• GEZEIGTER TEXTAUSZUG
================================
Während sich die Sony Playstation 3 zumindest bei uns in Europa bis ins nächste Jahr verspätet (was laut Sony nicht an Produktionsproblemen mit dem Cell-Prozessor, sondern mit den blauen Laser-Dioden liegt) macht IBM zum einen mit dem Cell-Opteron-Supercomputer „Roadrunner“ - also mit meep-meep - von sich reden, zum andern aber auch mit wee-wee („Pipi machen“), denn so werden im angloamerikanischen Raum die neuen Nintendo-Konsolen Wii ausgesprochen. Für diese ist jetzt die Volumenauslieferung der PowerPC-Prozessoren namens „Broadway“ angelaufen, höchste Zeit, damit Nintendo noch rechtzeitig ins Weihnachtsgeschäft kommt. Broadway ist im Wesentlichen eine verbesserte und auf 729 MHz beschleunigte Fassung des Vorgänger-Prozessors Gekko, der die aktuellen Nintendo-Konsolen antreibt.

Doch während sich Wii weniger durch pure Rechenpower als vielmehr durch ein attraktives Bedienkonzept auszeichnen will, ist der geringfügig größere und teurere Roadrunner weniger handlich und dafür massiv aufs Zahlenknacken ausgerichtet. Denn IBM gewann mit dem Hybrid-Angebot die erste große Ausschreibung im Rahmen der amerikanischen Petaflop-Offensive. Am Los Alamos National Laboratory sollen 32 000 Prozessoren die Petaflop/s-Grenze durchbrechen: 16 000 Cell-B.E.-Chips zusammen mit 16 000 Opteron-Cores.
================================
• ZIEL DER AUFGABE
Auf welche Taktfrequenz wurde der Prozessor „Broadway“ laut dem gezeigten Textauszug beschleunigt?

• Gespeicherte Daten
================================
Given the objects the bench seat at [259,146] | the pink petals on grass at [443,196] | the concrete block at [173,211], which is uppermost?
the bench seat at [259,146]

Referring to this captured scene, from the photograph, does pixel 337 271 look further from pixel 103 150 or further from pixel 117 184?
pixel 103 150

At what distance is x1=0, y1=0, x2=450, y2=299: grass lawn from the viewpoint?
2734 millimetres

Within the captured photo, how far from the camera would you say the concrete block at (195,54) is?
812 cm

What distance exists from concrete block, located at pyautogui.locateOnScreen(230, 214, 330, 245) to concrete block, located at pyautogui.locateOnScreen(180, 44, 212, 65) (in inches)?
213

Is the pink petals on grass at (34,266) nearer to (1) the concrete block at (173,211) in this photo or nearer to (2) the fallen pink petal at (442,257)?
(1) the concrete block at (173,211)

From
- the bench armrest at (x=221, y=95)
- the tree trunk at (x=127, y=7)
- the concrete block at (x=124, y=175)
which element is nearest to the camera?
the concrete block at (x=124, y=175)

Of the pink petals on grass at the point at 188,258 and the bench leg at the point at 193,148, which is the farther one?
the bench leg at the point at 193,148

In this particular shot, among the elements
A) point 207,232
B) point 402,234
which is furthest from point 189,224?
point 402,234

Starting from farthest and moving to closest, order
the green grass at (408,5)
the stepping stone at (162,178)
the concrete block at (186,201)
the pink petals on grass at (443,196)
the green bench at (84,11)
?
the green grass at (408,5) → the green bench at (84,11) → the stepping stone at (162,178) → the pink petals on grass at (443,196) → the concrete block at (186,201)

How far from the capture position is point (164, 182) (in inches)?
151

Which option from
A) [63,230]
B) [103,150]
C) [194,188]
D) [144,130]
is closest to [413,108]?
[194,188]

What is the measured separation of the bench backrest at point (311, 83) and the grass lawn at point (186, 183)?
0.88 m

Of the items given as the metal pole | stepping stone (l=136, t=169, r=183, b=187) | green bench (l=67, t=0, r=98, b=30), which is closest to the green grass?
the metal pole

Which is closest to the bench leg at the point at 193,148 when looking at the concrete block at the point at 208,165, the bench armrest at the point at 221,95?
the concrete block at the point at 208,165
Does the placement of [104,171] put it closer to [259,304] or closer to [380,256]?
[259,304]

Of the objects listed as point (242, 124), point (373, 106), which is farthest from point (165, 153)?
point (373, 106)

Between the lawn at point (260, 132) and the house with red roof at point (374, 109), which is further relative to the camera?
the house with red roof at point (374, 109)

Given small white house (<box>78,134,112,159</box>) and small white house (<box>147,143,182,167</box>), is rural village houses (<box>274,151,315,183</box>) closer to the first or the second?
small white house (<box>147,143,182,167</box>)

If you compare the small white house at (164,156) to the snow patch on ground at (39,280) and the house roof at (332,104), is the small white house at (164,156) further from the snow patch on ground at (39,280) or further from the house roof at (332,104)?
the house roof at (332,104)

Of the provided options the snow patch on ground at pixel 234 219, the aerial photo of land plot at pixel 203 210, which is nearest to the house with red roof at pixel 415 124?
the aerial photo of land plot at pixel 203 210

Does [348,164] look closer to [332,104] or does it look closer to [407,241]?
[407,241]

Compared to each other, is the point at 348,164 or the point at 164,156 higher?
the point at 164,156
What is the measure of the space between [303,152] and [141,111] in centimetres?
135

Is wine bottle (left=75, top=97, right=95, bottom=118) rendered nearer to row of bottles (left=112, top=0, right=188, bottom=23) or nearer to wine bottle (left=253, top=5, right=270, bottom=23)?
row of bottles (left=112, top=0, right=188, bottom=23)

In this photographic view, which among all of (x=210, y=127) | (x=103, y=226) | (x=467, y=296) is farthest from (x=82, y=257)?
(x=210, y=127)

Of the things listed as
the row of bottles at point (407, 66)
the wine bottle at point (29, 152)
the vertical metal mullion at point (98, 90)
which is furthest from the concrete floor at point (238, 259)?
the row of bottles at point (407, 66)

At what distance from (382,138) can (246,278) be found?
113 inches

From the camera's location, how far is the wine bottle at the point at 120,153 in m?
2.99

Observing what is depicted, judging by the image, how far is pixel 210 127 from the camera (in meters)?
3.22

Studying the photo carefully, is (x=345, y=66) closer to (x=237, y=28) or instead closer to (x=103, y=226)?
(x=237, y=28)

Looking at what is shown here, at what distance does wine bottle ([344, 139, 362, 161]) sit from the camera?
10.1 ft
================================
• ANTWORT
Auf 729 MHz.